A third former employee says she considered filing a workplace complaint over what she considered aggressive and unwanted behavior by Herman Cain when she worked for the presidential candidate in the 1990s. She says the behavior included a private invitation to his corporate apartment.
It is possible that the story is bogus. The source is anonymous and didn’t think the behavior unwanted and aggressive enough to merit any sort of report. Really, whether the story or true or not isn’t important, politically. Thanks to the way the Cain campaign handled the story of the first two harassment allegations, this new accusation is plausible and that’s enough for me.
These stories should never have gotten this far. That they have is a testament to the utter incompetence of Herman Cain’s campaign team. Mark Block, Cain’s campaign manager, should have known every scrap of information Cain knew about these allegations and had an immediate and decisive response ready to go. Cain’s new communications director J.D. Gordon should have had a press release written and on standby against the eventuality that these allegations would come out at some point. The campaign’s poorly-written and defensive response on Sunday evening was inexcusable. Gordon’s embarrassing appearance on Geraldo Rivera’s show Sunday night should have gotten him fired ten seconds after it was over. The changing stories and new remembered revelations from Cain himself, though understandable, simply won’t fly in a national political campaign. They make a candidate look shifty and dishonest, so that when another accusation comes out (and you must always assume that another accusation will come out), it looks plausible.
Sexual harassment charges are, to my thinking, the most difficult to refute cleanly. Oftentimes they devolve into “he said, she said” situations where only those involved know the truth, if there is any truth to be known at all. Two people can perceive the same situation differently and one person’s harassment is another person’s honest and innocent conversation.
That, however, doesn’t matter. Politicians have been dealing with similar accusations for decades, if not centuries. Any campaign can, with just a little work, study how other campaigns handled charges levied against them and figure out how to do it themselves. It takes homework, but it surely can be done.

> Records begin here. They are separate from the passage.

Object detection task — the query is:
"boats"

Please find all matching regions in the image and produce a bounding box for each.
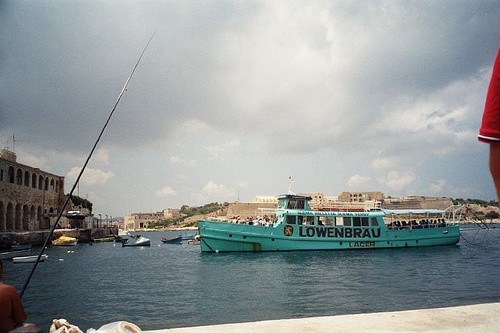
[13,253,49,263]
[196,176,461,253]
[94,237,115,242]
[122,234,151,247]
[160,235,183,245]
[53,236,77,246]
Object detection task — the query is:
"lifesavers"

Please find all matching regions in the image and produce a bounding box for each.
[273,215,278,222]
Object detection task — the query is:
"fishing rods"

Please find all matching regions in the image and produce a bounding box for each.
[19,27,159,299]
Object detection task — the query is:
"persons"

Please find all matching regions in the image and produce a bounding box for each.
[478,48,500,199]
[228,214,278,227]
[0,259,28,333]
[388,218,446,229]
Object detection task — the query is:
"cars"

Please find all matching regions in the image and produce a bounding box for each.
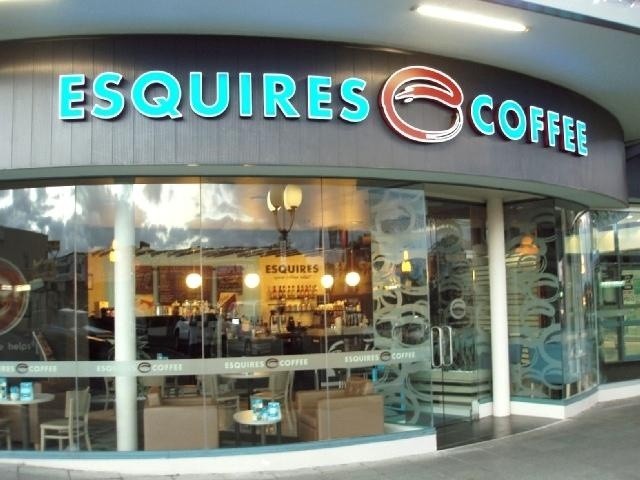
[42,301,117,353]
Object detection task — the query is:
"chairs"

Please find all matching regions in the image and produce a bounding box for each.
[0,351,390,452]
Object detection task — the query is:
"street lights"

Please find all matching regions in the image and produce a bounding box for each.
[265,182,303,257]
[320,271,366,303]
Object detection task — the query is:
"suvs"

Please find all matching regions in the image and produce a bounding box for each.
[174,300,271,357]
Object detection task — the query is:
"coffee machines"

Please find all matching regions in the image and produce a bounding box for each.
[268,306,287,334]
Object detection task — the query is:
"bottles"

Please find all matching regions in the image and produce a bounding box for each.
[289,316,295,328]
[320,299,362,326]
[267,283,320,311]
[169,297,208,317]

What really bothers me, and why after nearly a year of constant and eager support I can’t back Herman Cain’s campaign any longer, is that Brand Management is supposed to be Cain’s strength. That is how he helped build Pillsbury and how he turned Godfather’s Pizza around. I was willing to ignore Cain’s lack of political expertise because, when you get down to it, politics is nothing more than building and managing a personal brand. Cain should have excelled that that, but he hasn’t. I’m baffled by his inability to deliver an uncluttered message when his entire career has revolved around successfully doing that very thing. From his confusing and incomplete defense of the 9-9-9 plan to his continued misstatements on abortion and foreign policy, he has punched hole after hole in his own brand to the point where I don’t see any way it can remain afloat.
That’s a shame because I believe he could have made a fine President. He has all the know-how to untangle the gargantuan knot of regulations, taxes, and bureaucracy that is choking our economy and the temperament to bring America out of her Obama-created doldrums.
Not that the Cain campaign wants or needs my advice, but here’s what I would have said Sunday night.
While Mr. Cain was President of the National Restaurant Association, he was accused of sexual harassment twice. In each case, Mr. Cain stepped aside so that the Association could investigate them fairly and honestly. The NRA decided to settle both cases for relatively small amounts and bound the participants to Non-Disclosure Agreements that prevent anyone involved in the allegations to speak in any detail about them. All we can tell you is that he considered the charges against him baseless. We ask that you respect the privacy of the women involved and the decision of the NRA to keep the cases sealed.
That’s it. No further embellishments. When he hit the National Press Club Monday and reporters shot questions at him, he’d fall back on that very simple statement. He could say it in any other way he wanted, so long as he stuck with only those points. I believe that would have shut the story down almost entirely in a couple days. Instead, Cain freelanced and the story has grew larger and more bothersome until today when, I fear, it overwhelmed his campaign.
Herman Cain has said, over and over, that we should support him because he is a problem-solver. If he can’t solve the problems in his own campaign, how can we believe he’ll solve the far larger problems of Obama-sized government? Regrettably, I can’t.